Aún así, al llegar a su casa ella tiene su propio ritual de desinfección. Llegando no puede acercarse a su familia de manera inmediata.

Se desinfecta las botas de trabajo y la ropa, ingresa inmediatamente a bañarse, coloca la ropa en una bolsa. Se cambia y desinfecta. Lava su ropa aparte de la de su familia.

Reconoce que tiene miedo no de contagiarse, sino de llevar el contagio a su casa.

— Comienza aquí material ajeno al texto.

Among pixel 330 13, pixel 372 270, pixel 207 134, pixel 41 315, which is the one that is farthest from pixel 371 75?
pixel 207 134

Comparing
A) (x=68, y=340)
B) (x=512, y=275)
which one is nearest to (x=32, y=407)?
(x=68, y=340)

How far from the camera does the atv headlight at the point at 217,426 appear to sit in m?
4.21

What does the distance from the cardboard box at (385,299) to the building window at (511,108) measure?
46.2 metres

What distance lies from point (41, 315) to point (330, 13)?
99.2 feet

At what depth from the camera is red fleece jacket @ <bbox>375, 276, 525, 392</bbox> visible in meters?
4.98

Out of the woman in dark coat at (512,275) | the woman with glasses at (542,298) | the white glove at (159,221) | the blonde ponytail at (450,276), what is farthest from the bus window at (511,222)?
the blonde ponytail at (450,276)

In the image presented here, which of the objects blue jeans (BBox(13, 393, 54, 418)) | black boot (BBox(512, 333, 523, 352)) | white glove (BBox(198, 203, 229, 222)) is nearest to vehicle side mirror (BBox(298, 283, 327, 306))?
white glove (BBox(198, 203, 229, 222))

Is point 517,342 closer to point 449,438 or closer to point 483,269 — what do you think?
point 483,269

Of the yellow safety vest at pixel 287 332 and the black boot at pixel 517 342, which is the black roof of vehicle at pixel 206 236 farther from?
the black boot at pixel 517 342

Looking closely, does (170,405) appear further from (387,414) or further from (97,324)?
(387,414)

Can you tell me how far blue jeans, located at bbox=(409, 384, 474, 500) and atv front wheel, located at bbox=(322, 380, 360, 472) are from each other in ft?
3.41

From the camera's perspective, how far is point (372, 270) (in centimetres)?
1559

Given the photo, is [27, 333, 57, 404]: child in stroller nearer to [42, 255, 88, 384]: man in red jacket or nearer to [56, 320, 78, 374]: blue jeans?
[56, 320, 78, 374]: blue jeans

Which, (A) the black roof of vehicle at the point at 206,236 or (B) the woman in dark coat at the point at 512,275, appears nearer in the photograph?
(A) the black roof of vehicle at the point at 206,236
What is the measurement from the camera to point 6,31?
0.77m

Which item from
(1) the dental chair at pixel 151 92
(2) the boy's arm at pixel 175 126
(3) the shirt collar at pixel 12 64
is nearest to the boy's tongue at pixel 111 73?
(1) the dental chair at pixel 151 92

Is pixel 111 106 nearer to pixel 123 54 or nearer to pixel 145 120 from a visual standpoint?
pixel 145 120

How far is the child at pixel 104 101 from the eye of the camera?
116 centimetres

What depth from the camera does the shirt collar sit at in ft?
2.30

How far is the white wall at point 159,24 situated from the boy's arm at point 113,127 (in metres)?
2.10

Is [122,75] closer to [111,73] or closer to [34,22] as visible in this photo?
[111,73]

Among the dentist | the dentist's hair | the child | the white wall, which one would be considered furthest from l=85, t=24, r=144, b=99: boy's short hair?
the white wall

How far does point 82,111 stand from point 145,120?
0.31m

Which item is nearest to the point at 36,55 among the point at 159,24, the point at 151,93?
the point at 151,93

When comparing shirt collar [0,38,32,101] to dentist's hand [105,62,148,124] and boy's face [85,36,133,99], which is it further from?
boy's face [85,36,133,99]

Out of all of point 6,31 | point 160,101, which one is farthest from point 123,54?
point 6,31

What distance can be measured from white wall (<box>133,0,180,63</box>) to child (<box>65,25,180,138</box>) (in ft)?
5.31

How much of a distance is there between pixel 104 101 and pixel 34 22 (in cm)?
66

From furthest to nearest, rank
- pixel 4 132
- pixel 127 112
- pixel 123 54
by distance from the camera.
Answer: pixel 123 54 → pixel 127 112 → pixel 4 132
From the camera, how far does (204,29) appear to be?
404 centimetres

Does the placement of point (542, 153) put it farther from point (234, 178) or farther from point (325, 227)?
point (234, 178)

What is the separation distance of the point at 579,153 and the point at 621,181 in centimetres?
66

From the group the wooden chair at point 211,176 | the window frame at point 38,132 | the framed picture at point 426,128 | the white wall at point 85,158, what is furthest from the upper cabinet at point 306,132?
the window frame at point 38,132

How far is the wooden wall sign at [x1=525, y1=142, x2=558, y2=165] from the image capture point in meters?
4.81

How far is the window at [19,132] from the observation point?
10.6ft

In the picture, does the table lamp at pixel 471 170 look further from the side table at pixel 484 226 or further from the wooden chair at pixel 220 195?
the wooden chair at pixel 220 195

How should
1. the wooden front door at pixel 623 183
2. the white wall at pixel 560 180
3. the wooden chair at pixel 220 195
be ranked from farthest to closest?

“Me da miedo llegar a la casa y no saber si llevas el virus, si vas a contagiar a tu familia o a tus hijos”, destaca.

Aún con el riesgo que implica, a ellos les gusta tener este trabajo de proximidad con las personas. Incluso ayudando a los adultos mayores a ponerse de manera adecuada su cubrebocas, pues muchos no saben cómo utilizarlo.

Cuando hay una fila larga y ella detecta a una persona adulta mayor formando, le pide permiso a los demás usuarios de pasarla adelante para que pueda retirarse a su casa y no estar mucho tiempo en riesgo.

“Muchas veces les digo que sí puede pasar a esta persona porque ya está grande, algunos se humanizan y dice que sí. Eso es lo que a mí me motiva, me gusta hacer ese trabajo de proximidad social”, admite.

Por ver estas acciones en la gente, dice, vale la pena estar bajo la lluvia o bajo el sol, tantas horas parados haciendo esta labor.